8/21/06

E-Cards

You’ve gotten them, right? Electronic birthday cards, greeting cards, etc.? You ever get one from someone you didn’t know? Every one wants a secret admirer, no?

I received two within a week, so it reminded me to remind friends and family members that you should treat electronic cards as you do any e-mail with an actual attachment. That is to say, “with caution.” (“With extreme caution, if you don’t know the sender.) Here’s why.

Message #1 was this:
From: “Found D. Tyree”
Dear recipient.
Sender at Michelle sent you an “e-card” “Here’s the Rub” from ‘greeting-cards’. To see your card, click here

This “ecard” will be stored for one week, so print or save the card as soon as possible.
Hope you enjoy our “e-cards”. Spread the love and send one of our “e-cards”.

Brought to you by ‘greeting cards’ – a better way to greet.
Seems benign. Anyone else bothered by the strange mismatch between the full name and the mail address? “Click here was linked to a web site. I won’t give you the URL (because you night click on it). What happens when you do? I don’t know. All I know is this. 1) I don’t know a Michelle who’ send me a card. 2) the “top level” of the URL pointed to a web site that was under construction. The top level had text that read, “Welcome to the home of [the top level domain name]. To change this page, upload your website into the public_html directory. Date Created: Sat Aug 5 12:36:14 2006.”

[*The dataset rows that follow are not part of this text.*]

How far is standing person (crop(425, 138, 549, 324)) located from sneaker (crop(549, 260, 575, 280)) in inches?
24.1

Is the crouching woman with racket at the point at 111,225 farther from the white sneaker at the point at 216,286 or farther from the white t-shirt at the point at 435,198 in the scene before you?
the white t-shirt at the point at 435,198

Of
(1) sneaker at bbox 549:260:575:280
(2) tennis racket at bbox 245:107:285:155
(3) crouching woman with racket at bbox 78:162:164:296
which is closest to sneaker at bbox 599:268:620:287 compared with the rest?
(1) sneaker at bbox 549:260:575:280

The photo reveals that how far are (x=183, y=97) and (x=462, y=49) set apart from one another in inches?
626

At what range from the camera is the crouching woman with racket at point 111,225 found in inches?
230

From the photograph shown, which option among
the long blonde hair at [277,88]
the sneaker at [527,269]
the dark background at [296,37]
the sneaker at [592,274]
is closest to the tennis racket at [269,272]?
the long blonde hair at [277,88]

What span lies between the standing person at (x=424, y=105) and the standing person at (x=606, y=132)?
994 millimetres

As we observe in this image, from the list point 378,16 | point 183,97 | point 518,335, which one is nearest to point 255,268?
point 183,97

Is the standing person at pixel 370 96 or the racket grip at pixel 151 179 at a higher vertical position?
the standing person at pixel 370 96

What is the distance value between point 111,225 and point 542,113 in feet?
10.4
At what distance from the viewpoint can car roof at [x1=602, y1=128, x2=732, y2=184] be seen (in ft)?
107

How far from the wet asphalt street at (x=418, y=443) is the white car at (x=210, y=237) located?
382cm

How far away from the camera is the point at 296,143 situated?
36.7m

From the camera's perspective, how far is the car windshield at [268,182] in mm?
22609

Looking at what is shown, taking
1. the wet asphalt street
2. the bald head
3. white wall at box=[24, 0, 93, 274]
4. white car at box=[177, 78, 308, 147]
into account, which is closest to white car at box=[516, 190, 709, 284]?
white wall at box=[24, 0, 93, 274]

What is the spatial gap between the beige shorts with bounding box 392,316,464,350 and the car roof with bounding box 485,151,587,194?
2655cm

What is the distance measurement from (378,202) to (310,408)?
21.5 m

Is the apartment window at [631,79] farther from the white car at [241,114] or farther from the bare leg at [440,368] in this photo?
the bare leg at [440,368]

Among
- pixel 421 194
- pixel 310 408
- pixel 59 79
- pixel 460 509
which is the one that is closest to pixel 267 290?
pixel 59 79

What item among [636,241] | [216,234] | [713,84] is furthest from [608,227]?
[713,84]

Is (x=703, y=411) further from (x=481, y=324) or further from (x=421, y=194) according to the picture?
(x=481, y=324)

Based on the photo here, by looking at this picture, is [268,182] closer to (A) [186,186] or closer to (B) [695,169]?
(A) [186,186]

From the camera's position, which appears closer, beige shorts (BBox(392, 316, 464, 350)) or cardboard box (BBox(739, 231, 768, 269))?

That was 4 days before I got the e-mail. Badguy sets up a web page. Badguy puts a trojan attack on a web page targeted at a particular operating system. Badguy uses spammer techniques to seed the world and waits.

Message #2 was this:
From: greeting@all-yours.net
Subject: You just recieved a E-Greeting.

Hello ,

A Greeting Card is waiting for you at our virtual post office! You can pick up your postcard at the following web address:

http://www.all-yours.net/u/view.php?id=a0190313376667

visit E-Greetings at http://www.all-yours.net/ and enter your pickup code, which is: a0190313376667

(Your postcard will be available for 60 days.)
This is how I received it, misspelled words and funny punctuation (space before the comma after “Hello,” and all). That URL actually pointed to a different URL at a different host and the URL ended in “.jpg.exe”. Not good. Not good at all.

There was no indication as to who it was really from. And I check URLs. Do you? It’s a good habit to get into.

Look three times before you “click”.
  1. Does the letter look like it was created by an automated process on a real, in-the-business, e-greeting card company, or does it look like it was quickly generated by someone who has English as a second language?
  2. Do you know the sender? Really?
  3. Do the collars and cuffs match? I mean, does the URL link name and the actual link match?